WHAT TO PRODUCE: From the guide on running your own Kafka Connect cluster below, set down word for word the part starting at "Aiven provides Apache" and ending at "up and running.".

Bring your own Apache Kafka® Connect cluster

Aiven provides Apache Kafka® Connect as a managed service in combination with the Aiven for Apache Kafka® managed service. However, there are circumstances where you may want to roll your own Kafka Connect cluster.

The following article defines the necessary steps to integrate your own Apache Kafka Connect cluster with Aiven for Apache Kafka and use the schema registry offered by Karapace. The example shows how to create a JDBC sink connector to a PostgreSQL® database.

Prerequisites

To bring your own Apache Kafka Connector, you need an Aiven for Apache Kafka service up and running.

Furthermore, for the JDBC sink connector database example, you need to collect the following information about the Aiven for Apache Kafka service and the target database upfront:

  • APACHE_KAFKA_HOST: The hostname of the Apache Kafka service

  • APACHE_KAFKA_PORT: The port of the Apache Kafka service

  • REST_API_PORT: The Apache Kafka’s REST API port, only needed when testing data flow with REST APIs

  • REST_API_USERNAME: The Apache Kafka’s REST API username, only needed when testing data flow with REST APIs

  • REST_API_PASSWORD: The Apache Kafka’s REST API password, only needed when testing data flow with REST APIs

  • SCHEMA_REGISTRY_PORT: The Apache Kafka’s schema registry port, only needed when using Avro as data format

  • SCHEMA_REGISTRY_USER: The Apache Kafka’s schema registry username, only needed when using Avro as data format

  • SCHEMA_REGISTRY_PASSWORD: The Apache Kafka’s schema registry user password, only needed when using Avro as data format

  • PG_HOST: The PostgreSQL service hostname

  • PG_PORT: The PostgreSQL service port

  • PG_USERNAME: The PostgreSQL service username

  • PG_PASSWORD: The PostgreSQL service password

  • PG_DATABASE_NAME: The PostgreSQL service database name

Note

If you’re using Aiven for PostgreSQL and Aiven for Apache Kafka the above details are available in the Aiven console service Overview tab or via the dedicated avn service get command with the Aiven CLI.

COLLECTED MATERIAL:

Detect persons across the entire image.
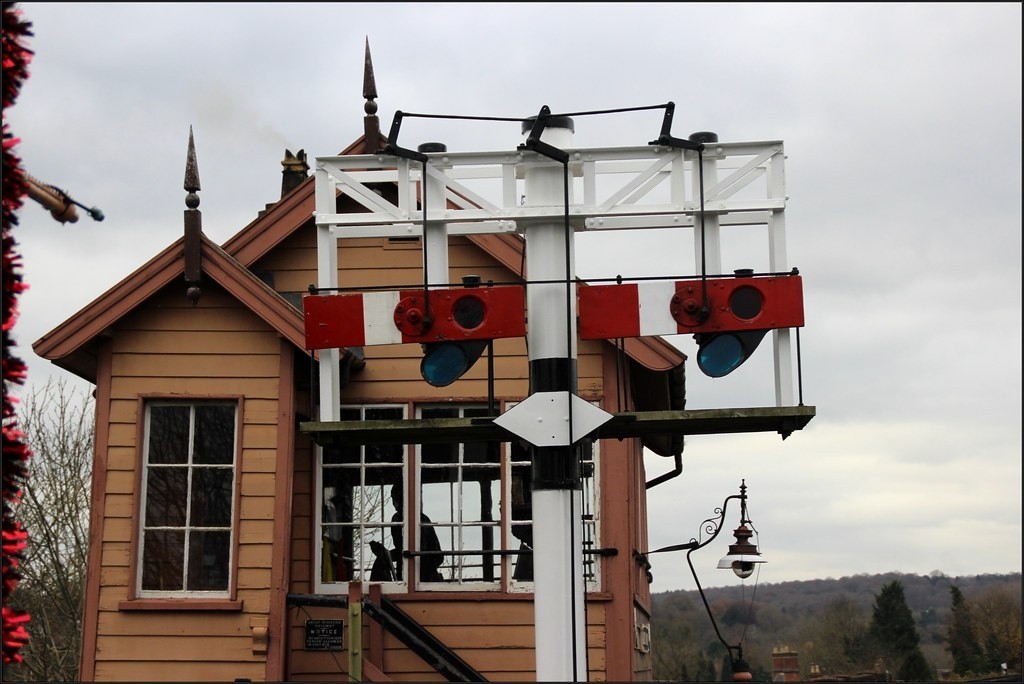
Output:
[386,483,444,581]
[509,479,534,582]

WRITTEN ANSWER:
Aiven provides Apache Kafka® Connect as a managed service in combination with the Aiven for Apache Kafka® managed service. However, there are circumstances where you may want to roll your own Kafka Connect cluster.

The following article defines the necessary steps to integrate your own Apache Kafka Connect cluster with Aiven for Apache Kafka and use the schema registry offered by Karapace. The example shows how to create a JDBC sink connector to a PostgreSQL® database.

Prerequisites

To bring your own Apache Kafka Connector, you need an Aiven for Apache Kafka service up and running.